Many people think you can only enter into a marital agreement before marriage, a pre-nuptial agreement. In reality, you and your spouse can create a post-nuptial agreement, regardless of whether you have a pre-nuptial agreement. Some of the reasons people decide to get a post-nuptial agreement include:
- Birth of a baby. After you have a child together, you might want to sit down and talk about how you will raise the child, if the marriage breaks down. The stakes are obviously higher when you have a child, and it is usually better to talk about these issues when you are not yet facing the specter of divorce.
- Marital misconduct. What if one spouse commits marital misconduct, like infidelity or abuse? You might decide to continue living together but under agreed-upon conditions, or stay married but live separately, or divorce. You should cover all the essential terms for any arrangement you choose. Sometimes people choose one of the first two options, but eventually divorce, so your agreement should anticipate that possibility.
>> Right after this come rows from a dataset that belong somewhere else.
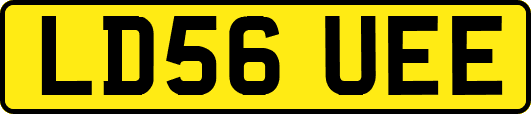 LD56UEE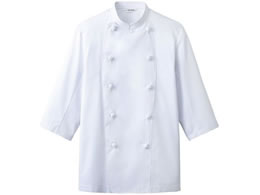 �`�g�Z �j�����p�R�b�N�R�[�g ������ AS-7828 M 1200920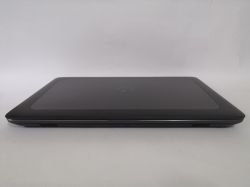  HP Zbook 17 G3 (HPZ17G3910) -  5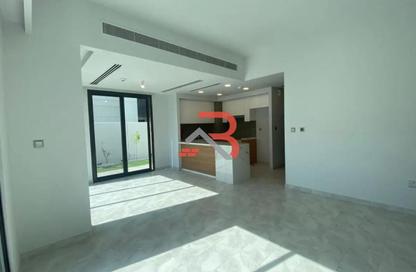 Villa - 4 - 5 for rent in La Rosa 6 - La Rosa - Villanova - Dubai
- Financial changes. If either of you experiences significant financial changes for the better or worse, you might want to enter into a post-nuptial agreement. If you discover after the wedding that your spouse has financial skeletons in the closet, you should also consider a post-nuptial agreement to protect your financial future. In this situation, you should both pull your respective credit reports and review them together before agreeing on terms.
- Taxes and business ownership. These are additional reasons to consider a post-nuptial agreement. What if you enter your family’s business after getting married? You and your family members want your interest in the company to pass to your children, not to your spouse. Put this provision in a post-nuptial agreement. You can also handle things like filing status for taxes in these agreements.
The Divorce Process
If you are anticipating or going through a divorce, you need to get your ducks in a row for the future. Try to visualize the long-term future without your spouse and what that will mean for the inheritance of your loved ones. Realize that in many states a divorce automatically nullifies existing wills and living trusts, so you should immediately review and update your current estate plan and beneficiary designations. Note: Regardless of what the laws of your state say, if your ex-spouse remains the designated beneficiary of your ERISA retirement plan at your death, then your ex-spouse will inherit your retirement plan.
Wills and Trusts
Independent of the stability of your marriage, you and your spouse should have wills or living trusts to control the distribution of your assets when you die. If you do not have a valid will or living trust at death, then you could die “intestate” and the laws of your state would decide who inherits your assets. Not only does that delay any inheritance transferring to your loved ones, but you may be leaving an “unintended inheritance” to attorneys and the probate court system.